### What to work on
Reproduce, without any change, the span of lines from the opening of the records below to the line containing "genus: Tayassu", inclusive.

______________________________

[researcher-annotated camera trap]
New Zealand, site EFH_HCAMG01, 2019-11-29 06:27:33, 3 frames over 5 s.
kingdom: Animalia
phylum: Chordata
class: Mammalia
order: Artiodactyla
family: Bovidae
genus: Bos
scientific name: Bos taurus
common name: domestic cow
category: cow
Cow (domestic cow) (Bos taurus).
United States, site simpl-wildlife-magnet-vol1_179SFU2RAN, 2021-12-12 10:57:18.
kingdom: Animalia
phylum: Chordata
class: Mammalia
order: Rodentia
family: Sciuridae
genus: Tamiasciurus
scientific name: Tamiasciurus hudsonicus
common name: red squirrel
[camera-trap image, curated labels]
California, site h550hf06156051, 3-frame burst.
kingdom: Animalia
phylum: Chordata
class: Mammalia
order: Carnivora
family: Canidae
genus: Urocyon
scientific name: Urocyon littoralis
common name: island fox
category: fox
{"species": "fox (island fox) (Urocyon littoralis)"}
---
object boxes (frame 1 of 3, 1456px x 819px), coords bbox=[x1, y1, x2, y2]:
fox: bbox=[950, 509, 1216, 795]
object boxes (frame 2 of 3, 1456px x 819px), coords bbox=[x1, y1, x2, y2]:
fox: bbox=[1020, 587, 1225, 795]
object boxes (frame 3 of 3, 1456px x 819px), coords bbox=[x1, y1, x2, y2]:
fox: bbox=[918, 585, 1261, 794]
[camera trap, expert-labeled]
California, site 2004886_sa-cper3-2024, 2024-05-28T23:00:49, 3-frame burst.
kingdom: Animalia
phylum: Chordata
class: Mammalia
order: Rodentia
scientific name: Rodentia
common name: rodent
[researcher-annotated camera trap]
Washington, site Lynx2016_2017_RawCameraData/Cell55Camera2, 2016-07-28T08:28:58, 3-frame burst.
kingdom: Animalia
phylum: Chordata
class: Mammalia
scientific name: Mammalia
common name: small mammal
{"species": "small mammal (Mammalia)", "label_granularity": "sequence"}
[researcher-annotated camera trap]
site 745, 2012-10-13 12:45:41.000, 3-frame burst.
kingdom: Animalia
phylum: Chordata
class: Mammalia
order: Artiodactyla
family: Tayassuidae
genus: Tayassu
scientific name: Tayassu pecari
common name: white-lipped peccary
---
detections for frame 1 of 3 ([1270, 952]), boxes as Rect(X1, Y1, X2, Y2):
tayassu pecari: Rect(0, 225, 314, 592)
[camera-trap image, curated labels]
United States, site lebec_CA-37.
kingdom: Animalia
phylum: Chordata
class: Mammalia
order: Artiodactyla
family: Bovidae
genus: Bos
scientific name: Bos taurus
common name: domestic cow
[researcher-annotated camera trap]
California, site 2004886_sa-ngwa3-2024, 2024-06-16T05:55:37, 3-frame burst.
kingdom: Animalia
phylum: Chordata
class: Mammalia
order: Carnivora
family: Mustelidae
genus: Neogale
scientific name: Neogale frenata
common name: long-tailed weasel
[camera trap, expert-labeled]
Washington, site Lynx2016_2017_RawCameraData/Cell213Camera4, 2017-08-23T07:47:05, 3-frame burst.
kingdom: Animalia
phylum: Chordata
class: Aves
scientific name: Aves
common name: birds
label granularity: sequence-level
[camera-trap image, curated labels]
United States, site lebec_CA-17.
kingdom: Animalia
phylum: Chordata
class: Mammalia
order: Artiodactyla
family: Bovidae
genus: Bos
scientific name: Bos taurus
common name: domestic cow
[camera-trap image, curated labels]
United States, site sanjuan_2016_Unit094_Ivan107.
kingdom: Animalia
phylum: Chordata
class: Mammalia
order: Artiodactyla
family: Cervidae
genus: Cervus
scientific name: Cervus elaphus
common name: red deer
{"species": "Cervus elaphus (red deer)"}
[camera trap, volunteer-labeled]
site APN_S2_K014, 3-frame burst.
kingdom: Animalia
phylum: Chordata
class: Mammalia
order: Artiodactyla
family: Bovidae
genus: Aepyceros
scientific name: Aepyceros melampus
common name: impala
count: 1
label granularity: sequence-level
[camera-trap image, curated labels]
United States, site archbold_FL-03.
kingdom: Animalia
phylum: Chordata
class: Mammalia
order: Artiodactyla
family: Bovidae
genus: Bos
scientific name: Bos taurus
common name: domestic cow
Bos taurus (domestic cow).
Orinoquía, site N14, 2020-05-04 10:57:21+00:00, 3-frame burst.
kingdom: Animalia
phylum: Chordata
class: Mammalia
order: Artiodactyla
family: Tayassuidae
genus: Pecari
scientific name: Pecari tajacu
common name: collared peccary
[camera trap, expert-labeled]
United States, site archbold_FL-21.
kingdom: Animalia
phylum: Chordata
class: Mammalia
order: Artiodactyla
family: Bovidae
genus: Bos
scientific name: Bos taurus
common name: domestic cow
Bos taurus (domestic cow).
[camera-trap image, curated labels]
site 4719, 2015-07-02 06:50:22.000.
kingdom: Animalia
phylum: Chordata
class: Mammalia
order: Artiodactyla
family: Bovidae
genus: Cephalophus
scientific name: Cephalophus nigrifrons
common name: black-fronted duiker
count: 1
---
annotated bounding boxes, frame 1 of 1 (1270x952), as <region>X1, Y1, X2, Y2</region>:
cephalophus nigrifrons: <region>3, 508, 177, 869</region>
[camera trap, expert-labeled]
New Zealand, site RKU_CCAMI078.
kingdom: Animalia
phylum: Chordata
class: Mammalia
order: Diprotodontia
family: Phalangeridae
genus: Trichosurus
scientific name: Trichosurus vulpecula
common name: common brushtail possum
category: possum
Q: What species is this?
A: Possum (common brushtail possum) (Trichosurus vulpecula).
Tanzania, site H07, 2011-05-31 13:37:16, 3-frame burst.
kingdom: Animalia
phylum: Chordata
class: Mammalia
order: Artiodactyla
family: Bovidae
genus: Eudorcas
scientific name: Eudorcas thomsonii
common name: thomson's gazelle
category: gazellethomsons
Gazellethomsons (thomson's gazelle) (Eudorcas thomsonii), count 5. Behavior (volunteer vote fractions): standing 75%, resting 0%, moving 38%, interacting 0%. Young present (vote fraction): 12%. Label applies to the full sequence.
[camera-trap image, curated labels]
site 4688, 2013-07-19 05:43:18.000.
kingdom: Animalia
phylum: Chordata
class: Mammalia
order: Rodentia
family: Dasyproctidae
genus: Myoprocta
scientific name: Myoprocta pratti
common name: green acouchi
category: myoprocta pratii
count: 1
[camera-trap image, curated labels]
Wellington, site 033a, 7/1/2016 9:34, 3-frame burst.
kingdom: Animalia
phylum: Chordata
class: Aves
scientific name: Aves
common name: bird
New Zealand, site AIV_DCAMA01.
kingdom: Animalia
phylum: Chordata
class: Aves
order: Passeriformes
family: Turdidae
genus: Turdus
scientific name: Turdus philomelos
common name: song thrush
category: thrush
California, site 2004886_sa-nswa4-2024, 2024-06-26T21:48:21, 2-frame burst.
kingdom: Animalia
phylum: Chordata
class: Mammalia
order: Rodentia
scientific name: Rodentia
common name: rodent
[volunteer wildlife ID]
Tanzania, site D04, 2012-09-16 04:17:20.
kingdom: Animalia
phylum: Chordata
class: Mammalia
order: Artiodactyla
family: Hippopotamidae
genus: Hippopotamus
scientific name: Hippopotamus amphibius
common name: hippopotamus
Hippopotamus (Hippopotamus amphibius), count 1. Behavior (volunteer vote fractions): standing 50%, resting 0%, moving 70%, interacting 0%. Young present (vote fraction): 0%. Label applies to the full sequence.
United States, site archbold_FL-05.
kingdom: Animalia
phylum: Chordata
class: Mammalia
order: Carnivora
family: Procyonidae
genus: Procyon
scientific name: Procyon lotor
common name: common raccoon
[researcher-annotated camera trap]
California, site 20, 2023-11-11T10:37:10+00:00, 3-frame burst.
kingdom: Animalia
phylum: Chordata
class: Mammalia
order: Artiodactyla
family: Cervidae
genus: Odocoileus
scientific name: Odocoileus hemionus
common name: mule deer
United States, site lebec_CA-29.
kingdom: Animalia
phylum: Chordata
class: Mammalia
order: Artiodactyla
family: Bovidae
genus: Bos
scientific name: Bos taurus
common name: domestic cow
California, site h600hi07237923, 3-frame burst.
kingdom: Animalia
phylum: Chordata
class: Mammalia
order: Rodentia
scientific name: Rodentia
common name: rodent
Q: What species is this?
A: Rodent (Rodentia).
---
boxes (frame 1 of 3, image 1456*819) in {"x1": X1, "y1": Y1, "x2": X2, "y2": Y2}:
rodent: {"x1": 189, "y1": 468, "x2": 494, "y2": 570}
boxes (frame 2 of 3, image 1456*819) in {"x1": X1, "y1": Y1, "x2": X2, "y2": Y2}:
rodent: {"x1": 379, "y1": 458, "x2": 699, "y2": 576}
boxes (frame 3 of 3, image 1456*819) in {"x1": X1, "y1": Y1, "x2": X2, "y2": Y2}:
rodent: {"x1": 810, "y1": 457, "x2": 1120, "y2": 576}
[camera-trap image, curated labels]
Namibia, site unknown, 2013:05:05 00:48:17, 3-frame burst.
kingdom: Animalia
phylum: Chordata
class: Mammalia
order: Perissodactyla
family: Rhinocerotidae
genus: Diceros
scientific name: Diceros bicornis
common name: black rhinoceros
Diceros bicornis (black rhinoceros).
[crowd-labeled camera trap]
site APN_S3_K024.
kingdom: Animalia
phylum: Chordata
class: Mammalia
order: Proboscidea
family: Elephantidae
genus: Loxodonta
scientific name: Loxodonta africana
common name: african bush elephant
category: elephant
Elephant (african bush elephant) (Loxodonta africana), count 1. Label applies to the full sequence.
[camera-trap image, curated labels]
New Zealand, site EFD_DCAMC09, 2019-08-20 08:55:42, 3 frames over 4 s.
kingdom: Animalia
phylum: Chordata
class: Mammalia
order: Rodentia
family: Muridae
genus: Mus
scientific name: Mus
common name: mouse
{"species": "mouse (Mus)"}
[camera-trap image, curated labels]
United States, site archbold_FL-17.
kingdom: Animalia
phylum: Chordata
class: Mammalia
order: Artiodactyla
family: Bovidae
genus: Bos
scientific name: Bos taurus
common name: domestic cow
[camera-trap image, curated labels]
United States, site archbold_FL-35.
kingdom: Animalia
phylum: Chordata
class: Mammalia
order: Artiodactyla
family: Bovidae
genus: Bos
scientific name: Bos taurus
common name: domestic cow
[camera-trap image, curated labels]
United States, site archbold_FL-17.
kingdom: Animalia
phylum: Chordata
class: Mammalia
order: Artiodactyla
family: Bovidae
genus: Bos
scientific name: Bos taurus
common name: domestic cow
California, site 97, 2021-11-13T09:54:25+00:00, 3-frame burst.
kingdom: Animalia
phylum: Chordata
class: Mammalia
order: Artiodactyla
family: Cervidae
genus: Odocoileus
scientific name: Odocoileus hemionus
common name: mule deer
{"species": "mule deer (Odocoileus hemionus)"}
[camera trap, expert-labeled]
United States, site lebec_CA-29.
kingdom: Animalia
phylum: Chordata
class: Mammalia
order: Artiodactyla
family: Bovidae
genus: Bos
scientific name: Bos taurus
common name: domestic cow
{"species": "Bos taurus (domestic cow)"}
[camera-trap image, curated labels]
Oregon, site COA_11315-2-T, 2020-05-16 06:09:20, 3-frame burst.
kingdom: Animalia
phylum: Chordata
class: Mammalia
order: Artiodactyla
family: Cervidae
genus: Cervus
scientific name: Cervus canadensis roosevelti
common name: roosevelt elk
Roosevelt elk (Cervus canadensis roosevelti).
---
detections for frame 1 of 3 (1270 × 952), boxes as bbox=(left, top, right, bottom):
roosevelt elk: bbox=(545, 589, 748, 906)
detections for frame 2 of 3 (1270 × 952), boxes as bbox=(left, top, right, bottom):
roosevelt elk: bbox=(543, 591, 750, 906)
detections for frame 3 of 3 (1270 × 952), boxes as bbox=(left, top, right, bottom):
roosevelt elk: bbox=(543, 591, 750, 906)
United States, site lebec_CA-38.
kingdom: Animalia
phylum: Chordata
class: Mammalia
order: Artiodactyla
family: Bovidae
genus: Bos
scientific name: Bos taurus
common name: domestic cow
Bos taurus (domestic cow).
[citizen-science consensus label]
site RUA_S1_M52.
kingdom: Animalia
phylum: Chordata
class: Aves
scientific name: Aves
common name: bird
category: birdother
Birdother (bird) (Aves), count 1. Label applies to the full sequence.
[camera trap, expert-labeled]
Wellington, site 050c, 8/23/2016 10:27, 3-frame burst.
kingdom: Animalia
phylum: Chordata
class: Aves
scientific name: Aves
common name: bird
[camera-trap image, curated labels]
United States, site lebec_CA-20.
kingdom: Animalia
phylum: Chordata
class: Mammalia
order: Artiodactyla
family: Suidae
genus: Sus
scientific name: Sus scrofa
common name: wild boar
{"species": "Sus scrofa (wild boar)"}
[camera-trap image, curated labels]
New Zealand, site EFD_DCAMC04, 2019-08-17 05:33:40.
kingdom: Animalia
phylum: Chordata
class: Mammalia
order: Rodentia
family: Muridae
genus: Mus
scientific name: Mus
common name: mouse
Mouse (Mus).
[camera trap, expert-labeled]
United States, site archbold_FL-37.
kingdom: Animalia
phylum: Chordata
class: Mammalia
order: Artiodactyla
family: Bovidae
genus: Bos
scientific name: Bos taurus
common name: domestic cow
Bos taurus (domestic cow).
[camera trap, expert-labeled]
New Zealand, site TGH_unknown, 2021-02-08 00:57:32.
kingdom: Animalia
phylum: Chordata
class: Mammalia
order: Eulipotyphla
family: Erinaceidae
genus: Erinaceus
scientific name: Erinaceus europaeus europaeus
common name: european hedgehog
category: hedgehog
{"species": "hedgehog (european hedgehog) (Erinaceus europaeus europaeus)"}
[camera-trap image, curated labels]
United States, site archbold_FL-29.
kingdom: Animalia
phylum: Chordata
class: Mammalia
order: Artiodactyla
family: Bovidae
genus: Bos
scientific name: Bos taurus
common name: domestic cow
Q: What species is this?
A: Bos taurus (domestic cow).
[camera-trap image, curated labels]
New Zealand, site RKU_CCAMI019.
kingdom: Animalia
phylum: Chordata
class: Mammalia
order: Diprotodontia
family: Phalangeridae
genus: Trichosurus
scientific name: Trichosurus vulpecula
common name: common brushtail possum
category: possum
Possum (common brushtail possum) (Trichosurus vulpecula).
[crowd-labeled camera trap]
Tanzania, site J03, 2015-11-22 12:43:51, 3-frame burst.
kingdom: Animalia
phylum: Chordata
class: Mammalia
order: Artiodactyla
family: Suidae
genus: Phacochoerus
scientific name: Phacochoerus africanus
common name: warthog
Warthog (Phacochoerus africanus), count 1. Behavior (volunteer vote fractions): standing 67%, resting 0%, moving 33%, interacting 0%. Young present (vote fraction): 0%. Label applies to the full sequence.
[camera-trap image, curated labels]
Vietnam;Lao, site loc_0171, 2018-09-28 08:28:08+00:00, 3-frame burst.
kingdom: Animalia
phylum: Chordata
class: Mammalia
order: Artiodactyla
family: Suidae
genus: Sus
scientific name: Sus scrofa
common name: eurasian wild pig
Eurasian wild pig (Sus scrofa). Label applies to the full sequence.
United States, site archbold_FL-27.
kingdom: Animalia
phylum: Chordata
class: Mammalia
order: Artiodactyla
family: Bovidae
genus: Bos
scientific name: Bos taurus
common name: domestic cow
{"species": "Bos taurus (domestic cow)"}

______________________________

### Answer box
[researcher-annotated camera trap]
New Zealand, site EFH_HCAMG01, 2019-11-29 06:27:33, 3 frames over 5 s.
kingdom: Animalia
phylum: Chordata
class: Mammalia
order: Artiodactyla
family: Bovidae
genus: Bos
scientific name: Bos taurus
common name: domestic cow
category: cow
Cow (domestic cow) (Bos taurus).
United States, site simpl-wildlife-magnet-vol1_179SFU2RAN, 2021-12-12 10:57:18.
kingdom: Animalia
phylum: Chordata
class: Mammalia
order: Rodentia
family: Sciuridae
genus: Tamiasciurus
scientific name: Tamiasciurus hudsonicus
common name: red squirrel
[camera-trap image, curated labels]
California, site h550hf06156051, 3-frame burst.
kingdom: Animalia
phylum: Chordata
class: Mammalia
order: Carnivora
family: Canidae
genus: Urocyon
scientific name: Urocyon littoralis
common name: island fox
category: fox
{"species": "fox (island fox) (Urocyon littoralis)"}
---
object boxes (frame 1 of 3, 1456px x 819px), coords bbox=[x1, y1, x2, y2]:
fox: bbox=[950, 509, 1216, 795]
object boxes (frame 2 of 3, 1456px x 819px), coords bbox=[x1, y1, x2, y2]:
fox: bbox=[1020, 587, 1225, 795]
object boxes (frame 3 of 3, 1456px x 819px), coords bbox=[x1, y1, x2, y2]:
fox: bbox=[918, 585, 1261, 794]
[camera trap, expert-labeled]
California, site 2004886_sa-cper3-2024, 2024-05-28T23:00:49, 3-frame burst.
kingdom: Animalia
phylum: Chordata
class: Mammalia
order: Rodentia
scientific name: Rodentia
common name: rodent
[researcher-annotated camera trap]
Washington, site Lynx2016_2017_RawCameraData/Cell55Camera2, 2016-07-28T08:28:58, 3-frame burst.
kingdom: Animalia
phylum: Chordata
class: Mammalia
scientific name: Mammalia
common name: small mammal
{"species": "small mammal (Mammalia)", "label_granularity": "sequence"}
[researcher-annotated camera trap]
site 745, 2012-10-13 12:45:41.000, 3-frame burst.
kingdom: Animalia
phylum: Chordata
class: Mammalia
order: Artiodactyla
family: Tayassuidae
genus: Tayassu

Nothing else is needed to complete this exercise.